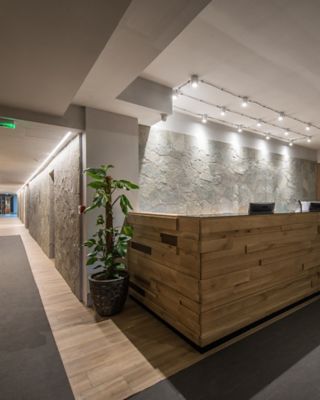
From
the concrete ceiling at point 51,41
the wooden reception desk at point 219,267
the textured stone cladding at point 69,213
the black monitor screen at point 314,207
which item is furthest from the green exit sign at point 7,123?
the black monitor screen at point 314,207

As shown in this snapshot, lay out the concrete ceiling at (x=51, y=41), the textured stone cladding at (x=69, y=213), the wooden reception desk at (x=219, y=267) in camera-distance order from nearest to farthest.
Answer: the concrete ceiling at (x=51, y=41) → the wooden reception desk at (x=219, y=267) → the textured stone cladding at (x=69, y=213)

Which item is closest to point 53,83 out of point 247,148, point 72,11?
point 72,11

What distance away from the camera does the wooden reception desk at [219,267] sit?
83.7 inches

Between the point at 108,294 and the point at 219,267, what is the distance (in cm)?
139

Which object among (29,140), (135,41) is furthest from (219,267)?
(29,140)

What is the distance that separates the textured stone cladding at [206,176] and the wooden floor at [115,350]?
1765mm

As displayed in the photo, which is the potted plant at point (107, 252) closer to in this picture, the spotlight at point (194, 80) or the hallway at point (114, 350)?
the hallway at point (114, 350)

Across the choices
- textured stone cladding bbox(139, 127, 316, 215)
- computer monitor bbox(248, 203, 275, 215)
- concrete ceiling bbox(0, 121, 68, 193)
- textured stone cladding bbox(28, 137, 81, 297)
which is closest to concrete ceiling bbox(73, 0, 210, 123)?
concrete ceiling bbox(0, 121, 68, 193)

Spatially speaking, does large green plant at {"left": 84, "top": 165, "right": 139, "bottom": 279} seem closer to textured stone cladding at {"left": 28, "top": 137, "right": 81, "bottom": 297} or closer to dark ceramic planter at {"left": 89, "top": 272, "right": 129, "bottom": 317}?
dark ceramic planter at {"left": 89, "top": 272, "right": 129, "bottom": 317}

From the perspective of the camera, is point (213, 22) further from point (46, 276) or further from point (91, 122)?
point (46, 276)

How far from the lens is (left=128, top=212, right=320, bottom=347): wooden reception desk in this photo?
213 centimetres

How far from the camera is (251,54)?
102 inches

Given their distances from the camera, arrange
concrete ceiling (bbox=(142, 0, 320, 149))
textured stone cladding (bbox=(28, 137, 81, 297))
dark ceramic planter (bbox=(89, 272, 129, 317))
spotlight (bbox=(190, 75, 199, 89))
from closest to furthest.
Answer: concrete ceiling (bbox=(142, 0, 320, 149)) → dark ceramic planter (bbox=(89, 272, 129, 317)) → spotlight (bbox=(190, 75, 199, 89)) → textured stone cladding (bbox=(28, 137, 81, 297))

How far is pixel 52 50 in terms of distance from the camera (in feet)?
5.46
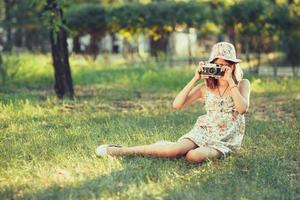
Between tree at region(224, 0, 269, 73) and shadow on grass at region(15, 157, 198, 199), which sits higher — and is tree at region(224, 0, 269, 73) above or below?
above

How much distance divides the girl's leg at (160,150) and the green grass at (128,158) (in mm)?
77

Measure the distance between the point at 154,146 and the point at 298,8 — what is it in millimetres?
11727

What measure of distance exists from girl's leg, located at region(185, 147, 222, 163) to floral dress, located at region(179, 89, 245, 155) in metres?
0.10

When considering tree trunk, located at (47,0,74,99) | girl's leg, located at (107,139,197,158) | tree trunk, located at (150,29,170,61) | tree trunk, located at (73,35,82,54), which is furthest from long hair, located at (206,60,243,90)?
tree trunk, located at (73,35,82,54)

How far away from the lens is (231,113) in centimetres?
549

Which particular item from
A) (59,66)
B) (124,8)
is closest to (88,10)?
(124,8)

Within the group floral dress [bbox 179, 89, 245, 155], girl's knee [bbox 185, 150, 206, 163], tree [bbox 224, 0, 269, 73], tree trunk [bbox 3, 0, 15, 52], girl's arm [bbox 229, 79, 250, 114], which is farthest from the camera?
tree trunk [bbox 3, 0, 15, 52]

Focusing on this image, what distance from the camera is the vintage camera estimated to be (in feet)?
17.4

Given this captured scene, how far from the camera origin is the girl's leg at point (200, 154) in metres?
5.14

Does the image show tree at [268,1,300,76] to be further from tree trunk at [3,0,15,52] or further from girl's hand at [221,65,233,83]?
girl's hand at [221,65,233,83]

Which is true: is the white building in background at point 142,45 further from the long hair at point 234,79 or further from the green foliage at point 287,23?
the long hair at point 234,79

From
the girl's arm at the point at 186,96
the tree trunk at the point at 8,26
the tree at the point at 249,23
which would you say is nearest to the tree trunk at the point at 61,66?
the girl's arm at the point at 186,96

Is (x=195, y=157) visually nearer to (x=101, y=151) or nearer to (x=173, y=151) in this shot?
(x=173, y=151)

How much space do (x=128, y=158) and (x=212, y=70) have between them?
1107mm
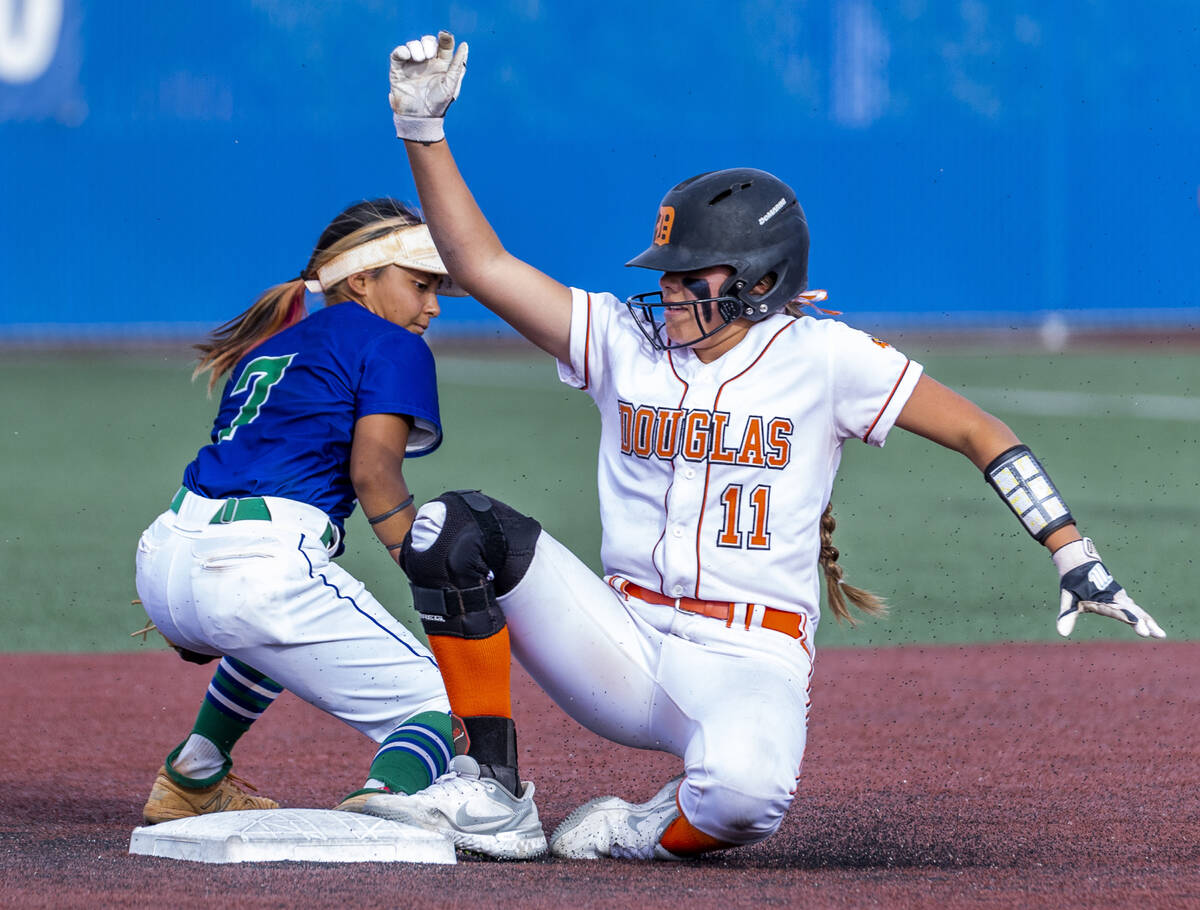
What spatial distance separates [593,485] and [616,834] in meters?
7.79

● ● ●

* [Objective]:
Rewrite everything from the line containing "How much space" down to the end of the listing, changing "spatial distance" to "physical distance" and keeping all else the same. Leave out the pictures.

* [Solution to the exercise]:
How much space do (x=128, y=158) and (x=212, y=70) have between them?
1107mm
What physical distance separates [593,485] and [616,834] in meters?
7.79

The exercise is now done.